Quel pensiero squarciò la mia
mente e il mio animo grazie alla scoperta che avevo fatto. L’iscrizione sulla
lastra portava un nome di persona. Ora tutti i tasselli erano al loro posto e
avevo potuto capire l’oscuro disegno che si celava dietro tutto quello mi era
successo. Il nome della persona incisa sulla lapide, perché di lapide stiamo
parlando, era di un uomo: Albert Strauss (1862-1883). Il mio nome. Quella era
la mia lapide. La cassa dove ero fuggito la mia tomba.
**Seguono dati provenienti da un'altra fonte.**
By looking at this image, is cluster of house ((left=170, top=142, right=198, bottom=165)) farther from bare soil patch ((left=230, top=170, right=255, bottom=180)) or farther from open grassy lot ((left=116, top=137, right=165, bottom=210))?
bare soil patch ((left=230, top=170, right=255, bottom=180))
Quella notte nel mio
appartamento con Vivia io ero morto….
Senza accorgermi di cosa facessi
iniziai a correre a perdi fiato nella notte. Scappai e mi diressi verso rumori
che ancora riuscivo a sentire. Corsi verso strane luci che danzavano nella
notte, verso urla e rumori che fendevano il silenzio di quella notte, quella
notte in cui io scoprii di essere morto.